Reputation: 105
I have a two dataframes:
email_date_df:
email_id |customer_id| email_date | email_opened
001 | 1000 | 03-02-21 | 1
002 | 1001 | 03-22-21 | 0
003 | 1002 | 04-02-21 | 1
004 | 1003 | 05-02-21 | 1
transaction_df:
trans_id |customer_id| trans_date | amount
001 | 1000 | 03-04-21 | $10
002 | 1001 | 04-30-21 | $24
003 | 1001 | 05-02-21 | $14
004 | 1003 | 04-10-21 | $149
I want to understand for each email sent to a customer, was there a transaction that happened within 30 days. I merged on date frames based on customer_id
but have too much duplicate rows and data.
Is there a way I can search through transaction_df
for each row in email_date_df
to see if there was a transaction within 30 days?
The output would look like:
email_date_df:
email_id |customer_id| email_date | email_opened | transaction_witin_30_days
001 | 1000 | 03-02-21 | 1 | 1
002 | 1001 | 03-22-21 | 0 | 0
003 | 1002 | 04-02-21 | 1 | 0
004 | 1003 | 05-02-21 | 1 | 0
Upvotes: 1
Views: 43
Reputation: 8790
I think you were close with doing a merge based on customer_id
.
First, do a left merge of the two DataFrames.
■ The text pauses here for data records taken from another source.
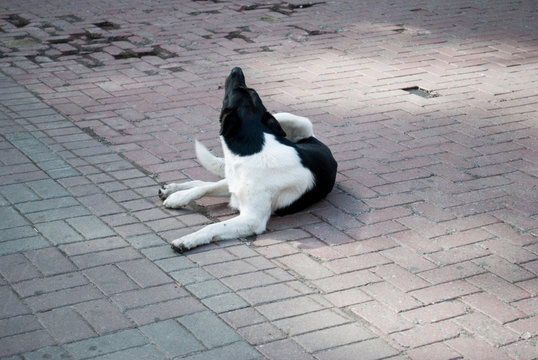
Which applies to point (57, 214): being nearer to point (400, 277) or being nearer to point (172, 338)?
point (172, 338)

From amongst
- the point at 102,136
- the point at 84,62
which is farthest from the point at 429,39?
the point at 102,136

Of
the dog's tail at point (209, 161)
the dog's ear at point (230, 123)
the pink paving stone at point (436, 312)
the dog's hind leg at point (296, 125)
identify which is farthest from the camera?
the dog's hind leg at point (296, 125)

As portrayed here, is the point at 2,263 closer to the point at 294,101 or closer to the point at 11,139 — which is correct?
the point at 11,139

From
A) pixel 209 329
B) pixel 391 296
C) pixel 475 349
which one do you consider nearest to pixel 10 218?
pixel 209 329

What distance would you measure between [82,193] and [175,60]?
309 centimetres

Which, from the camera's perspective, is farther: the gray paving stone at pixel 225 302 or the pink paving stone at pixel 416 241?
the pink paving stone at pixel 416 241

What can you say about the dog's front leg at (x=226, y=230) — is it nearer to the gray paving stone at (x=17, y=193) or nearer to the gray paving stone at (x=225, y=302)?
the gray paving stone at (x=225, y=302)

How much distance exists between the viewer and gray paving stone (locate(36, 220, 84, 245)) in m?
4.32

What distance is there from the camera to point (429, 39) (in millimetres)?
8648

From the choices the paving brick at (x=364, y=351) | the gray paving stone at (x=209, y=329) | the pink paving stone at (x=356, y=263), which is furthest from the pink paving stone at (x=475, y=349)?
the gray paving stone at (x=209, y=329)

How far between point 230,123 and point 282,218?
663 millimetres

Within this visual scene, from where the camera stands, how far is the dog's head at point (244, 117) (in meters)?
4.55

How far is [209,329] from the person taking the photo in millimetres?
3527

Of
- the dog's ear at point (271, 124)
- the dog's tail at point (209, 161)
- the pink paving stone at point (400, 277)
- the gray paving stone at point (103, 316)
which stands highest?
the dog's ear at point (271, 124)
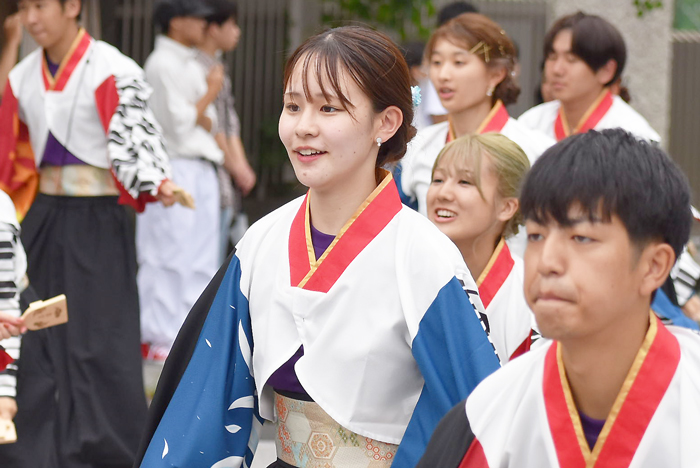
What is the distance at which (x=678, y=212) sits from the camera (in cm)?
196

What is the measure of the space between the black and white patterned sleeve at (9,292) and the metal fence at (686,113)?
7396mm

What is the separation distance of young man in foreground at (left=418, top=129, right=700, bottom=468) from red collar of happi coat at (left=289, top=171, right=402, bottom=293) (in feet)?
2.18

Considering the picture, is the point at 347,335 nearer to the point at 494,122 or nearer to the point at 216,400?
the point at 216,400

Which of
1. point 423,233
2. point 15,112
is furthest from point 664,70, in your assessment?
point 423,233

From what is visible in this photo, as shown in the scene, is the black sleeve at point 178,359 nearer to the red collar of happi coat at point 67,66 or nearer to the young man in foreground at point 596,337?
the young man in foreground at point 596,337

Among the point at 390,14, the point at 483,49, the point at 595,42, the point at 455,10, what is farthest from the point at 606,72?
the point at 390,14

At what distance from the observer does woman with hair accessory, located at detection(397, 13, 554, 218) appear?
174 inches

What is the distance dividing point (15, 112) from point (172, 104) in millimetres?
1686

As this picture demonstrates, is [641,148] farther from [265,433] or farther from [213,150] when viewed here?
[213,150]

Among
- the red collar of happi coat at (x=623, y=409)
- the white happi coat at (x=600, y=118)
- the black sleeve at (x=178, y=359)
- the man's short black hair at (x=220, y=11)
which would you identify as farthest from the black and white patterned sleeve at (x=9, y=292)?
the man's short black hair at (x=220, y=11)

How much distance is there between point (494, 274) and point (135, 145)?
183 cm

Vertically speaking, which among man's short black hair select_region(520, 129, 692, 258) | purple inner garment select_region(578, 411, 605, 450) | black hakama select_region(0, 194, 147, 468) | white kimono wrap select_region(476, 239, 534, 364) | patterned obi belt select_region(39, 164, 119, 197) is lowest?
black hakama select_region(0, 194, 147, 468)

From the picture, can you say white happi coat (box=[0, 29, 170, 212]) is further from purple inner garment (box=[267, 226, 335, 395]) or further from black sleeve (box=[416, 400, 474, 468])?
black sleeve (box=[416, 400, 474, 468])

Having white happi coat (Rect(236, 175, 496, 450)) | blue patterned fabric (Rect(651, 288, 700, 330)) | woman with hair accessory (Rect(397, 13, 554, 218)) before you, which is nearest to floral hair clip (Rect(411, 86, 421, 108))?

For each email a customer received, there will be a row for each transaction they logged:
merge = email_date_df.merge(transaction_df, on='customer_id', how='left')
Second, find the differences between all the email dates and transaction dates. Also make a binary column indicating whether or not the difference is within 30 days:
merge['diff'] = (merge['trans_date'] - merge['email_date'])
merge['within30'] = (merge['diff'] < '30D') & (merge['diff'] > '0D')
Then, for each unique email (email_id
), check if any of the merged entries have a difference within 30 days. Do this with a group by:
grouped = merge.groupby(['email_id'])['within30'].any().astype(int)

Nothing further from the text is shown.